Ali and Marco McGovern are refugees from success. Both had flourishing businesses, but Marco’s highflying ambitions crashed, forcing them to sell everything and move with their 15-year-old son, Angelo, to a grungy cottage in Galloway, where Marco announces he’s found a possible job for Ali at Howell Hall, a mental institution looking for a beautician and art therapist. Despite having owned a beauty salon, Ali knows she doesn’t have the credentials, but she lets Marco pad her resume and is hired by Dr.
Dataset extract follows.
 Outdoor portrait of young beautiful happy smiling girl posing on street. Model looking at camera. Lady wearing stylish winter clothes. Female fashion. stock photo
Ferris for a salary large enough to make her suspicious. Marco too finds a job, but their celebrations end when a long-dead body is found at the nearby abbey. The police question Angelo, who often hangs out on the grounds, but can’t charge him because he was only 3 when the unidentified man was murdered. Now the boy's typical teen problems are compounded by a cruel joke played by a girl he fancies. Ali quickly makes friends with most of the Howell Hall staff but not the coldly efficient Dr. Ferris, who leaves the treatment of patients almost entirely to her husband. Ali’s drawn to Sylvie, a young woman who’s been almost catatonic for 15 years but seems taken with her. Another patient with a compelling story is Julia, who claims to have killed her father but seems at times almost too rational. Upset over Angelo’s problems with the police, Ali is aggravated by her husband’s and son's insistence that she keep calm and starts to have doubts about Marco’s reasons for getting her a job she is not equipped to do. She does not understand and is deeply hurt by an estrangement from her parents, which adds another layer to the mystery, and her stressful work makes her worry about her own mental problems, stemming from a breakdown 10 years ago. McPherson is a master at creating psychological tension and doubt about the motives of her characters, so it is no surprise that Ali thinks she hears sounds in her head and is constantly trying to overcome the sense that maybe she is actually going mad. The more details of her earlier breakdown become clear, the harder McPherson makes it to decide whether she’s mentally ill or being cruelly manipulated by unknown people for obscure reasons that will be uncovered in the denouement.
Although the idea isn’t original, the clever way McPherson (Quiet Neighbors, 2016, etc.) reveals each hint of the truth makes this a one-sitting read.